Enhancing AI Security with Federated Learning and Advanced Honeypots
Reference number | |
Coordinator | Lindholmen Science Park AB - AI Sweden |
Funding from Vinnova | SEK 4 028 600 |
Project duration | June 2024 - June 2026 |
Status | Ongoing |
Venture | Advanced digitalization - Enabling technologies |
Call | Cyber security for advanced digitalization 2024 |
Purpose and goal
This project aims to develop a novel framework for AI security in decentralized learning environments by means of incorporating honeypots into federated learning networks. This will be a starting point in understanding and identifying yet unknown threats and create resilient AI solutions for Swedish organizations.
Expected effects and result
1. A security framework that incorporates adaptive Honeypots into federated learning networks. 2. An analysis and set of methodologies for assessing the effectiveness and longevity of Honeypots´ deception capabilities within decentralized learning networks. 3. The design of adaptive Honeypots for use in the security framework described above.
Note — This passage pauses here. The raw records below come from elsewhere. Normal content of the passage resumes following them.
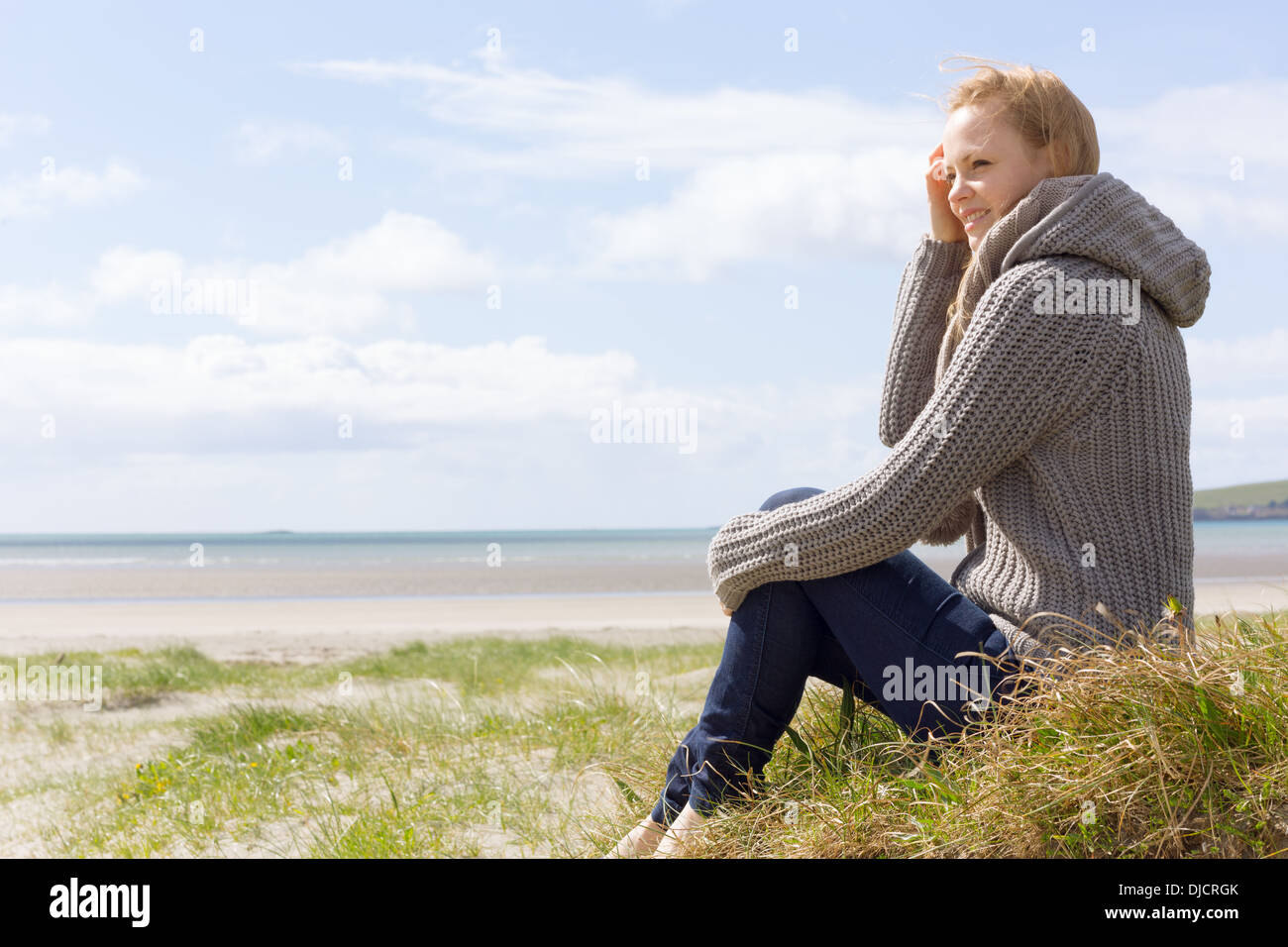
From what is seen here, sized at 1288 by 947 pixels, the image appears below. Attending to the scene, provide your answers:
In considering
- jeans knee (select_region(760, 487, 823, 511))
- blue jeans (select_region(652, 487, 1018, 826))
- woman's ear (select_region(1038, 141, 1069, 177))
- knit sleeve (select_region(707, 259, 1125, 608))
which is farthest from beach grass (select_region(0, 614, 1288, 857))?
woman's ear (select_region(1038, 141, 1069, 177))

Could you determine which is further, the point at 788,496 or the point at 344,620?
the point at 344,620

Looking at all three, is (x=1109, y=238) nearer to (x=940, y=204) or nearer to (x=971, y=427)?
(x=971, y=427)

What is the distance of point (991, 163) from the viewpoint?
2420 millimetres

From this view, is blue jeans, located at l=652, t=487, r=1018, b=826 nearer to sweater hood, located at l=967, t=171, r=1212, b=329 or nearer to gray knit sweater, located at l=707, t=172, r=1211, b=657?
gray knit sweater, located at l=707, t=172, r=1211, b=657

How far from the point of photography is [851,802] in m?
2.29

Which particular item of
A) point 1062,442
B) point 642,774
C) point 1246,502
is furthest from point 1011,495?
point 1246,502

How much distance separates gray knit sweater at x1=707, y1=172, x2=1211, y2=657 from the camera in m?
2.07

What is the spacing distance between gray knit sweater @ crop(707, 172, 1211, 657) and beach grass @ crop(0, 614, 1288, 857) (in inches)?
7.6

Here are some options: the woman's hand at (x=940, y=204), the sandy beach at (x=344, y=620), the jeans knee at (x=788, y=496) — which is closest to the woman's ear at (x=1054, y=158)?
the woman's hand at (x=940, y=204)

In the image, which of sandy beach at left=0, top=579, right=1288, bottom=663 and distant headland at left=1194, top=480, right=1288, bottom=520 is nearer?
sandy beach at left=0, top=579, right=1288, bottom=663

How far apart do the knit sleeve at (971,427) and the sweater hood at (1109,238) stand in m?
0.08

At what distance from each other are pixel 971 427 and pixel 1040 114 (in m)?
0.84

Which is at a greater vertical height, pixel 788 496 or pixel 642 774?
pixel 788 496
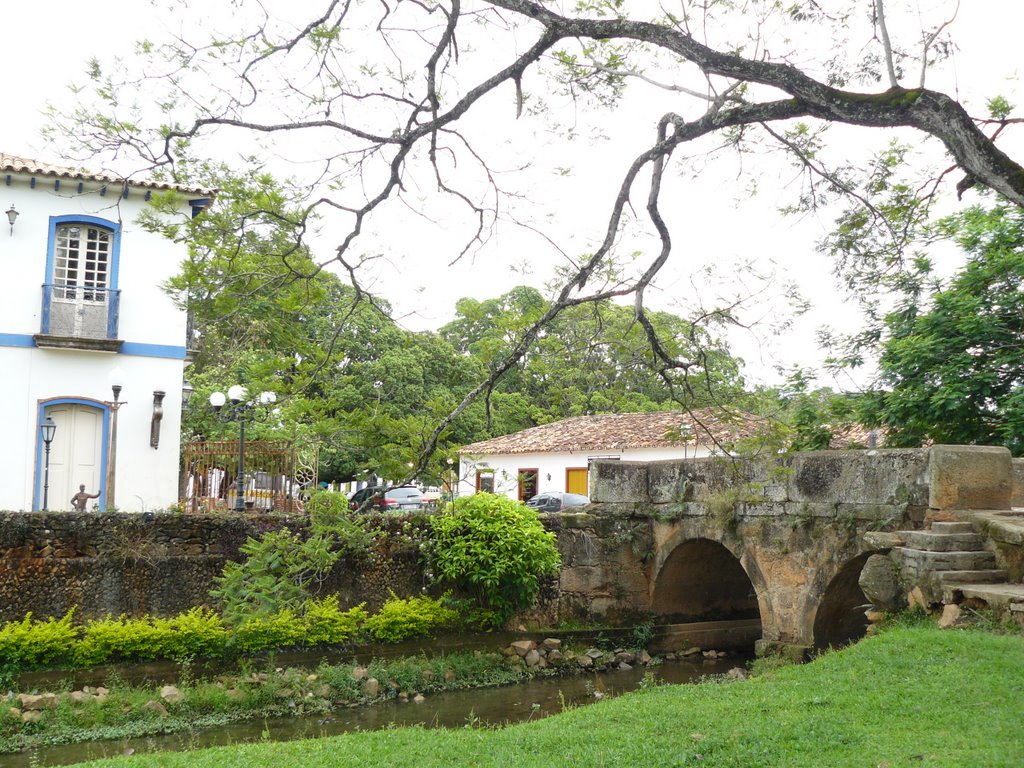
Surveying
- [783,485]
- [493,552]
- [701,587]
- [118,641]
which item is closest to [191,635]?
[118,641]

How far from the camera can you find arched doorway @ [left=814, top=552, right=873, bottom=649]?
34.7 ft

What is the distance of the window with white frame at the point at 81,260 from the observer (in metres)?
14.4

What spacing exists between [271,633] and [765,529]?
6380mm

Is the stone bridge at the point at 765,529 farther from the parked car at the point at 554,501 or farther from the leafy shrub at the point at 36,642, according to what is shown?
the parked car at the point at 554,501

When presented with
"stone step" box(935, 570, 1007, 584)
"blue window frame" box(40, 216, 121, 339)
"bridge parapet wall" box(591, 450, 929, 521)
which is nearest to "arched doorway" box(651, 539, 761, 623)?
"bridge parapet wall" box(591, 450, 929, 521)

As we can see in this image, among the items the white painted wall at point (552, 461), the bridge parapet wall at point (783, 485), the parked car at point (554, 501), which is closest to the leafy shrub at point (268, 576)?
the bridge parapet wall at point (783, 485)

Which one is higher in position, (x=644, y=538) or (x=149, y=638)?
(x=644, y=538)

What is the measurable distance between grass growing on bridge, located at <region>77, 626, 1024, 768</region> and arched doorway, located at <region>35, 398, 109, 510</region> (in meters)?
8.67

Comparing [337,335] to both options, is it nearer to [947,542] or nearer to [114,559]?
[947,542]

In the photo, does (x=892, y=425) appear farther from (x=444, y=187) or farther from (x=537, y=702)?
(x=444, y=187)

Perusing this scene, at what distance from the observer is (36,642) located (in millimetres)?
10195

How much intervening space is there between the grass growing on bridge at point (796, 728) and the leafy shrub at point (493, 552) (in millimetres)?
4645

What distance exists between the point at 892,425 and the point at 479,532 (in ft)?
18.6

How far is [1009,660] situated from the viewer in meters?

Planned approach and implementation
** Denna text är maskinöversatt ** The project is carried out in 4 work packages (AP). AP1 consists of project management and project advice by senior leaders from the project parties involved. AP2: Develops the framework where adaptive Honeypots will be included as a main component AP3: Develops adaptive Honeypots AP4: Works with AI Swedens partners to ensure that they are given the opportunity to follow the project and share the results.